The Bangko Sentral ng Pilipinas will be keeping an eye on foreign capital inflows to effectively manage the country’s inflation while the economy continues to grow by a robust pace.
The Philippines now occupies what is called a “sweet spot”—where economic growth is high and inflation is low—and the BSP aims to keep the country there for as long as possible.
According to BSP Governor Amando Tetangco Jr., the central bank will closely monitor foreign capital inflows and implement appropriate measures to guard against excesses and speculative investment activities.

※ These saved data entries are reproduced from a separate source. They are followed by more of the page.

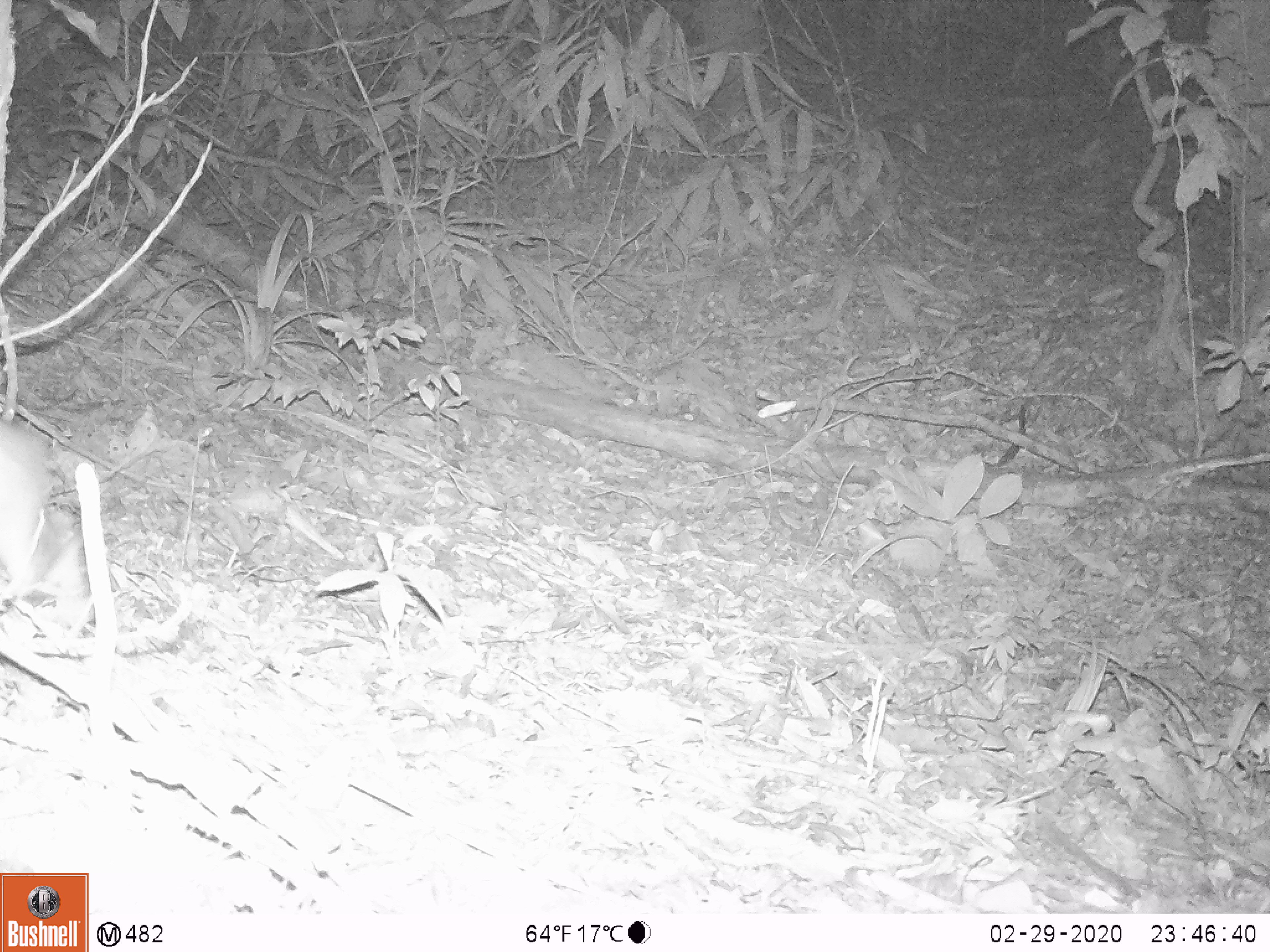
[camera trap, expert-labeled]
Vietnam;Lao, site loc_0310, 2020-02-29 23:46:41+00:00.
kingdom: Animalia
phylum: Chordata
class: Mammalia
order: Rodentia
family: Muridae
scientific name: Muridae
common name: old-world mice and rats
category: unidentified murid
Unidentified murid (old-world mice and rats) (Muridae). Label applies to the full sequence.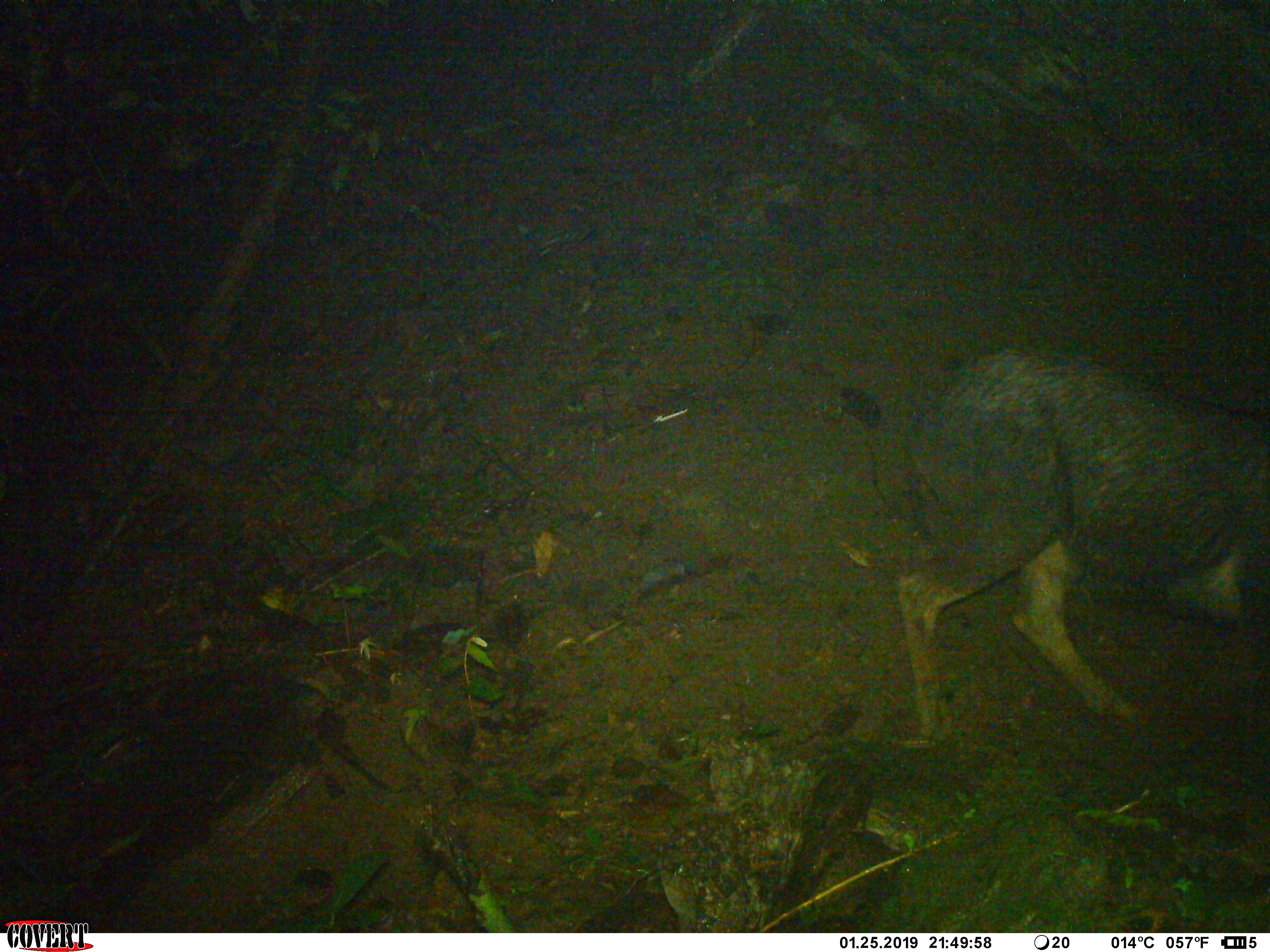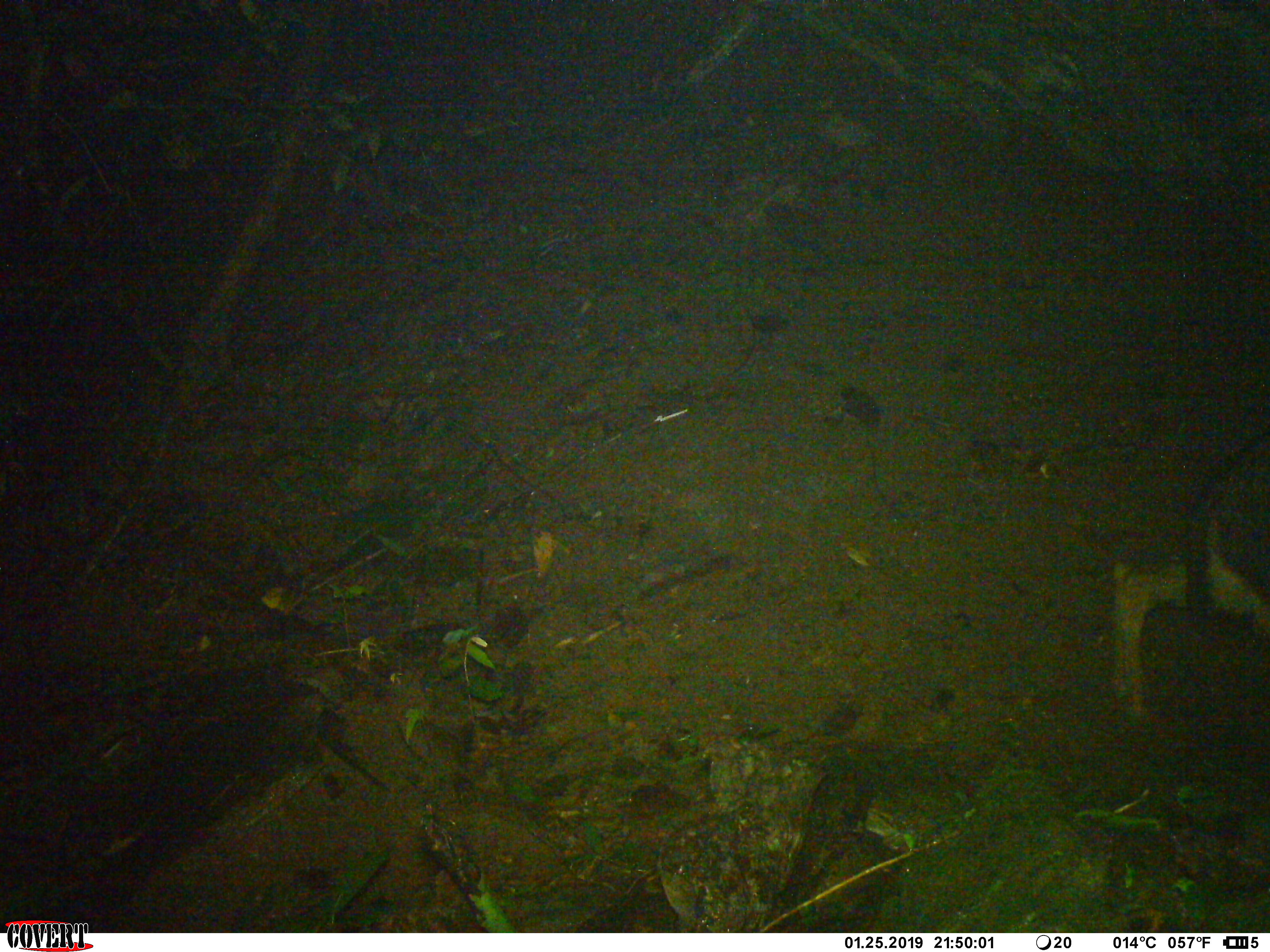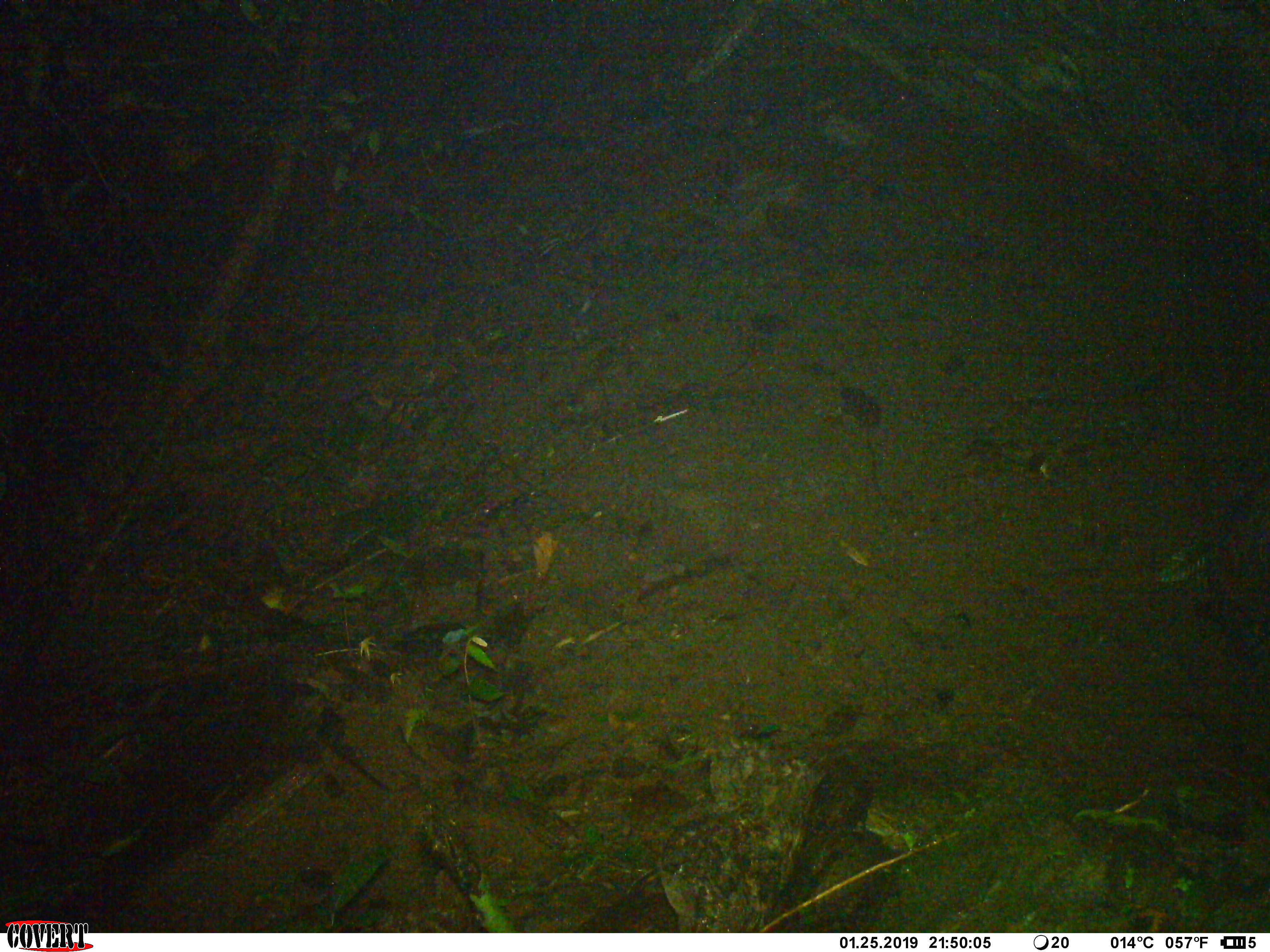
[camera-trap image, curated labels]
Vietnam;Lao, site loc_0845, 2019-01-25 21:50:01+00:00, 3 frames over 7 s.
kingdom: Animalia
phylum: Chordata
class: Mammalia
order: Artiodactyla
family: Bovidae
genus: Capricornis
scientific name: Capricornis sumatraensis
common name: chinese serow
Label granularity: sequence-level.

“The BSP will be careful to calibrate the use of its enhanced policy toolkit to help ensure that domestic aggregate demand price pressures and risks from capital flows are managed,” Tetangco told reporters.
The Philippine economy surged by 7.1 percent in the third quarter from a year ago. It was the second-fastest growth rate in Asia during the period next to China’s 7.4 percent.
With the sharp growth rate, monetary officials said, foreign portfolio investments may spike.
Although investments are welcome, excessive amounts may destabilize the economy, officials said. This is because additional liquidity in the economy may lead to a rise in demand and accelerate inflation.
Inflation in the first 10 months of the year remained benign, averaging at only 3.2 percent. For the full year, the government hopes to keep inflation within a range of 3 to 5 percent.
The BSP said it would help keep inflation moderate in the face of growing demand, brought on by strong economic growth.